WHAT YOU HAVE TO DO: Reproduce each line, exactly, from the one containing "The photograph indicates" through the end of the material. Exclude pictures.

MATERIAL SHOWN:

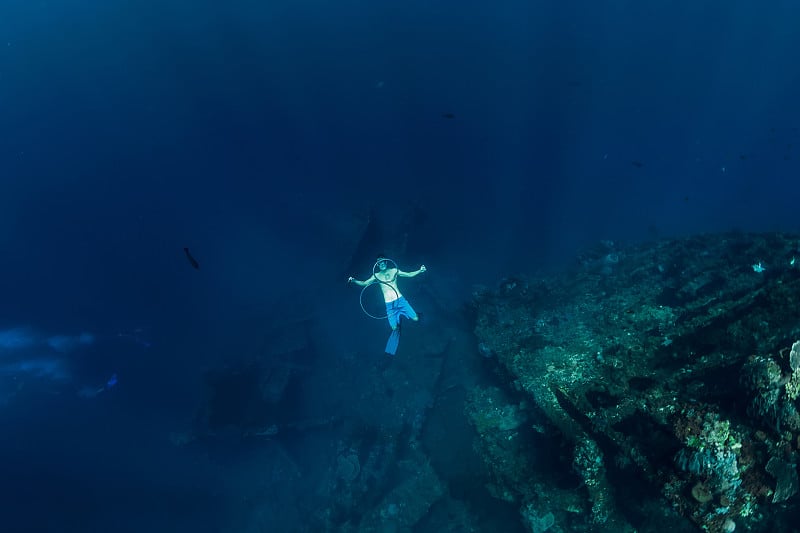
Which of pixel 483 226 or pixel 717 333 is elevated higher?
pixel 483 226

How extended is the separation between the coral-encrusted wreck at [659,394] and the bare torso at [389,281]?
247cm

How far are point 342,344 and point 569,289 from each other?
10.1 meters

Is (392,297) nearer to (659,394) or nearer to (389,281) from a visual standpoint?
(389,281)

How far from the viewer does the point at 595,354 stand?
256 inches

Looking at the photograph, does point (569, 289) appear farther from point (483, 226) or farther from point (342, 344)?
point (483, 226)

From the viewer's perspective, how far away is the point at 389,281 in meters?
9.18

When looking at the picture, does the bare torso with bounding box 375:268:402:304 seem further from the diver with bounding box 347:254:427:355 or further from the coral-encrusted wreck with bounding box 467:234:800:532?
the coral-encrusted wreck with bounding box 467:234:800:532

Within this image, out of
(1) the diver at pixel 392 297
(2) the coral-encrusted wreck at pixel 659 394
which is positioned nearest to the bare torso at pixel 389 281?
(1) the diver at pixel 392 297

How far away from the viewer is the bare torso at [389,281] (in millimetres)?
9094

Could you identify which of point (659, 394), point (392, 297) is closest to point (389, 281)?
point (392, 297)

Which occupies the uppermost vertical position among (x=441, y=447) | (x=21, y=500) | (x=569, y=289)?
(x=21, y=500)

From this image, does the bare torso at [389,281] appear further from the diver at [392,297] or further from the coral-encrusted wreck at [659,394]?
the coral-encrusted wreck at [659,394]

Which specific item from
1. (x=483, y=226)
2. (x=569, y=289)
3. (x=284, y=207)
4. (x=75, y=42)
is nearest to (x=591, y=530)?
(x=569, y=289)

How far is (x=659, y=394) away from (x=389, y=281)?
592 centimetres
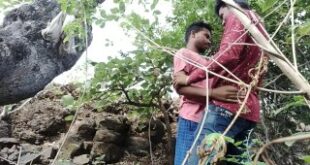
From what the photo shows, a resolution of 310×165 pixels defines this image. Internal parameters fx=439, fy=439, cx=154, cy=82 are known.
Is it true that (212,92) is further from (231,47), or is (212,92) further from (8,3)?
(8,3)

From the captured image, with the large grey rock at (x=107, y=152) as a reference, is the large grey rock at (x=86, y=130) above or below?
above

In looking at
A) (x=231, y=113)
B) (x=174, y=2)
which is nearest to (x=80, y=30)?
(x=174, y=2)

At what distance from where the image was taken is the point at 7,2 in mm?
3969

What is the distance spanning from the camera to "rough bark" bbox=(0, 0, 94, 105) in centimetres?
369

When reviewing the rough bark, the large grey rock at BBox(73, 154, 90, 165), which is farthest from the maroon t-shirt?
the large grey rock at BBox(73, 154, 90, 165)

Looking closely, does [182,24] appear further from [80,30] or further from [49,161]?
[49,161]

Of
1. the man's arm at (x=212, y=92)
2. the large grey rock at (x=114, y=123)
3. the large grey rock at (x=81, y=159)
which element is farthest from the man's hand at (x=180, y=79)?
the large grey rock at (x=114, y=123)

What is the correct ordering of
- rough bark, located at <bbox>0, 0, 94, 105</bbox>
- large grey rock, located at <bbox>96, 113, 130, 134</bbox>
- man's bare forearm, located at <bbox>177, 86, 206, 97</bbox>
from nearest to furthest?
1. man's bare forearm, located at <bbox>177, 86, 206, 97</bbox>
2. rough bark, located at <bbox>0, 0, 94, 105</bbox>
3. large grey rock, located at <bbox>96, 113, 130, 134</bbox>

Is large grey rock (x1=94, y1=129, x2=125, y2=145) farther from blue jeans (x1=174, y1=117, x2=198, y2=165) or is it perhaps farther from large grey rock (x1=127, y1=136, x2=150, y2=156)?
blue jeans (x1=174, y1=117, x2=198, y2=165)

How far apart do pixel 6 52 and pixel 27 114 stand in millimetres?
2260

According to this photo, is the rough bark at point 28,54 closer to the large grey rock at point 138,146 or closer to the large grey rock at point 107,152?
the large grey rock at point 107,152

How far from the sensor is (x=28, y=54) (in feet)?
12.6

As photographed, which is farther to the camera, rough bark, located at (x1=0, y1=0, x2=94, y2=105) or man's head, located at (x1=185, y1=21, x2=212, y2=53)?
rough bark, located at (x1=0, y1=0, x2=94, y2=105)

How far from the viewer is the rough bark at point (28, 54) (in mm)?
3693
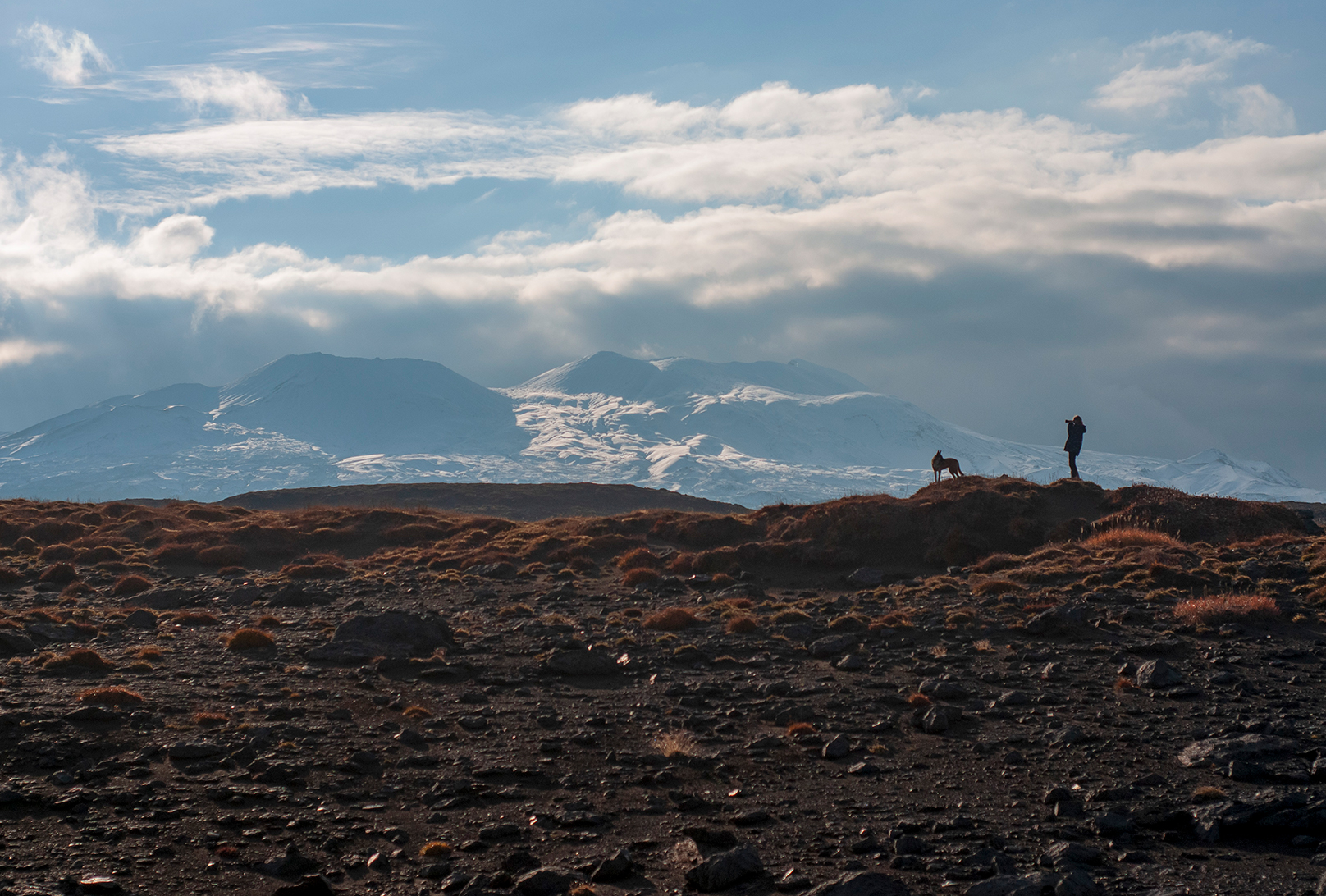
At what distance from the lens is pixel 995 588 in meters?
22.5

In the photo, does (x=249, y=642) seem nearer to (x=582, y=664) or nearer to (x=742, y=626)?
(x=582, y=664)

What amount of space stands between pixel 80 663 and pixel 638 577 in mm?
14784

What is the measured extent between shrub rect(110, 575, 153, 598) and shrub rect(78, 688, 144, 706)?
43.8 feet

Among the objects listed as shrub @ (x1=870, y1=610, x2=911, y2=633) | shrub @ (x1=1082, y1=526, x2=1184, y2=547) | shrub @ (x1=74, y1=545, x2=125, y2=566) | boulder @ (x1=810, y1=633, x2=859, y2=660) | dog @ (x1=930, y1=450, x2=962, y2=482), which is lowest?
boulder @ (x1=810, y1=633, x2=859, y2=660)

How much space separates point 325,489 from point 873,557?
7632 centimetres

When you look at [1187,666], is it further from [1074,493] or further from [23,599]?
[23,599]

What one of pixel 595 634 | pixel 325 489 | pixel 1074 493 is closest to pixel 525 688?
pixel 595 634

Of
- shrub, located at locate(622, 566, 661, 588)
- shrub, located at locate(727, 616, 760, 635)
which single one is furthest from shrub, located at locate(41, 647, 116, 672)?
shrub, located at locate(622, 566, 661, 588)

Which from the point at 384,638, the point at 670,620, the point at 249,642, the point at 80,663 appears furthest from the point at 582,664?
the point at 80,663

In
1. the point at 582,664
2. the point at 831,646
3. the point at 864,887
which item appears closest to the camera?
the point at 864,887

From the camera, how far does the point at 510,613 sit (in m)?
23.1

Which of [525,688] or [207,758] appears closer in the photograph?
[207,758]

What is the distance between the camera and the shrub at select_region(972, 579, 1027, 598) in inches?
878

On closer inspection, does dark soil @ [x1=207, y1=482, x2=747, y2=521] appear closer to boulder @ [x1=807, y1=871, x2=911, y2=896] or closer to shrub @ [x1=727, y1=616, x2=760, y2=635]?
shrub @ [x1=727, y1=616, x2=760, y2=635]
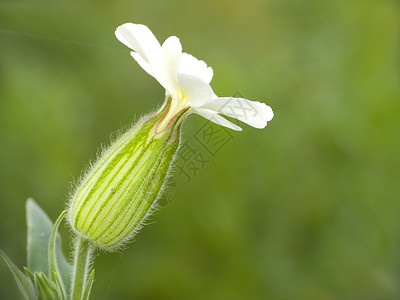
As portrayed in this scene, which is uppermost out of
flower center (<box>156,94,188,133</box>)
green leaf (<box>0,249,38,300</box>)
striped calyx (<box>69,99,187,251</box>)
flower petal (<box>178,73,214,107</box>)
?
flower petal (<box>178,73,214,107</box>)

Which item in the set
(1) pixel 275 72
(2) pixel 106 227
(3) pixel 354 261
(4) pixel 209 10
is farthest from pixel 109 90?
(2) pixel 106 227

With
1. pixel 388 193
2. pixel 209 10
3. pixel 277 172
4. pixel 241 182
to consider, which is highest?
pixel 209 10

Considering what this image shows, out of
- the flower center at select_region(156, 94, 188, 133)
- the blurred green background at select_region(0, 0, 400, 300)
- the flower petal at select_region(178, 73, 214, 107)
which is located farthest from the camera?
the blurred green background at select_region(0, 0, 400, 300)

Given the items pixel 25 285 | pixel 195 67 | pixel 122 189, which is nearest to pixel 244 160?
pixel 195 67

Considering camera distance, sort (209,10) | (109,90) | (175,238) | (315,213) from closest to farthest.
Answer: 1. (175,238)
2. (315,213)
3. (109,90)
4. (209,10)

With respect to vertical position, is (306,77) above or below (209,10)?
below

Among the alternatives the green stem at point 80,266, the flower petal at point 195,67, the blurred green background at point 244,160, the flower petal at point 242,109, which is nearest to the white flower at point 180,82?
the flower petal at point 242,109

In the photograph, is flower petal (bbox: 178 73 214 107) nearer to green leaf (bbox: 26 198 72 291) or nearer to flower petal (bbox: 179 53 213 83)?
flower petal (bbox: 179 53 213 83)

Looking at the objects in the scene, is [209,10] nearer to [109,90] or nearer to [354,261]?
[109,90]

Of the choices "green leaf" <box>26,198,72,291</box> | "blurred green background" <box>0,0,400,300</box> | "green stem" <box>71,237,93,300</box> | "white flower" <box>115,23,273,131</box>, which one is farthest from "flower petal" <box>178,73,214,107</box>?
"blurred green background" <box>0,0,400,300</box>
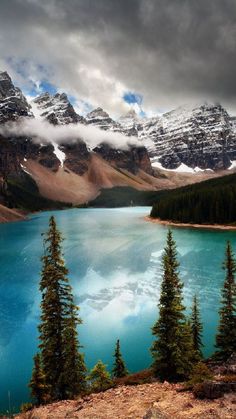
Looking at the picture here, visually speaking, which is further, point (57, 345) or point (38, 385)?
point (57, 345)

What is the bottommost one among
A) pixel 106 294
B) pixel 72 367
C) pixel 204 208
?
pixel 106 294

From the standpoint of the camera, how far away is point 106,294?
54250 mm

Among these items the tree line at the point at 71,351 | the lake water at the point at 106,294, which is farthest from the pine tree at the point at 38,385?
the lake water at the point at 106,294

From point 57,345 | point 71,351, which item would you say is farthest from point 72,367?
point 57,345

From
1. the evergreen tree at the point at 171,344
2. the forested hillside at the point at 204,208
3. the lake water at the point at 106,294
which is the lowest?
the lake water at the point at 106,294

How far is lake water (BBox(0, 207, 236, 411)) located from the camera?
34531 mm

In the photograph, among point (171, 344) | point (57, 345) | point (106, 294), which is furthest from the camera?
point (106, 294)

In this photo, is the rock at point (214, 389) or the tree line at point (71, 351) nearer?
the rock at point (214, 389)

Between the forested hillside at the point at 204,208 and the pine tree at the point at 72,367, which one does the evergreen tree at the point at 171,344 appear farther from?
the forested hillside at the point at 204,208

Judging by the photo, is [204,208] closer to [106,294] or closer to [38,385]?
[106,294]

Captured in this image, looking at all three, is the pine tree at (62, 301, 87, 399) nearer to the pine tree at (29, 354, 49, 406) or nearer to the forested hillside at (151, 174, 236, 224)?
the pine tree at (29, 354, 49, 406)

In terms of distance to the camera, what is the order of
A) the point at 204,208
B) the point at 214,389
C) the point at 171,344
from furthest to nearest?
the point at 204,208 < the point at 171,344 < the point at 214,389

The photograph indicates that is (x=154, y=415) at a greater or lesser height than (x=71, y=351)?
greater

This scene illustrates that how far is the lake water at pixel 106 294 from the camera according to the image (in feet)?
113
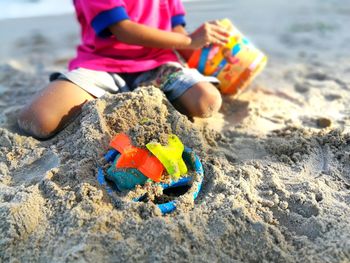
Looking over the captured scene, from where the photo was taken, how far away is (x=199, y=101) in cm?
203

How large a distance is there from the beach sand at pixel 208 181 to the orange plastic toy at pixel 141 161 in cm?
10

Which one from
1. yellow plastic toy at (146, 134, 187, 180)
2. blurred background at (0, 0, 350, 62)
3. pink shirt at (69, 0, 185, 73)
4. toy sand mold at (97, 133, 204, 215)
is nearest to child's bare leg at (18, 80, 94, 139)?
pink shirt at (69, 0, 185, 73)

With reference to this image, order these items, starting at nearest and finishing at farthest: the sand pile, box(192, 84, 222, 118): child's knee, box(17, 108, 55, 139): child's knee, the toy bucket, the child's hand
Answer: the sand pile, box(17, 108, 55, 139): child's knee, box(192, 84, 222, 118): child's knee, the child's hand, the toy bucket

SOLUTION FOR THIS TASK:
The photograph indicates that is (x=154, y=415) at a greater or lesser height than (x=71, y=351)?
greater

This scene illustrates that how far is the lake water at pixel 106 294 from the camera according to the image (in feet)?
113
Looking over the captured scene, from where the photo was taken, how far away is (x=199, y=101) in cm?
203

How large a distance is there from the beach sand at pixel 208 181 to the orange plastic toy at pixel 141 161 in cm?
10

Which one from
1. yellow plastic toy at (146, 134, 187, 180)
2. blurred background at (0, 0, 350, 62)
3. pink shirt at (69, 0, 185, 73)
4. toy sand mold at (97, 133, 204, 215)
is nearest to child's bare leg at (18, 80, 94, 139)?
pink shirt at (69, 0, 185, 73)

With reference to this image, order these items, starting at nearest and finishing at farthest: the sand pile, box(192, 84, 222, 118): child's knee, box(17, 108, 55, 139): child's knee, the toy bucket, the child's hand
Answer: the sand pile, box(17, 108, 55, 139): child's knee, box(192, 84, 222, 118): child's knee, the child's hand, the toy bucket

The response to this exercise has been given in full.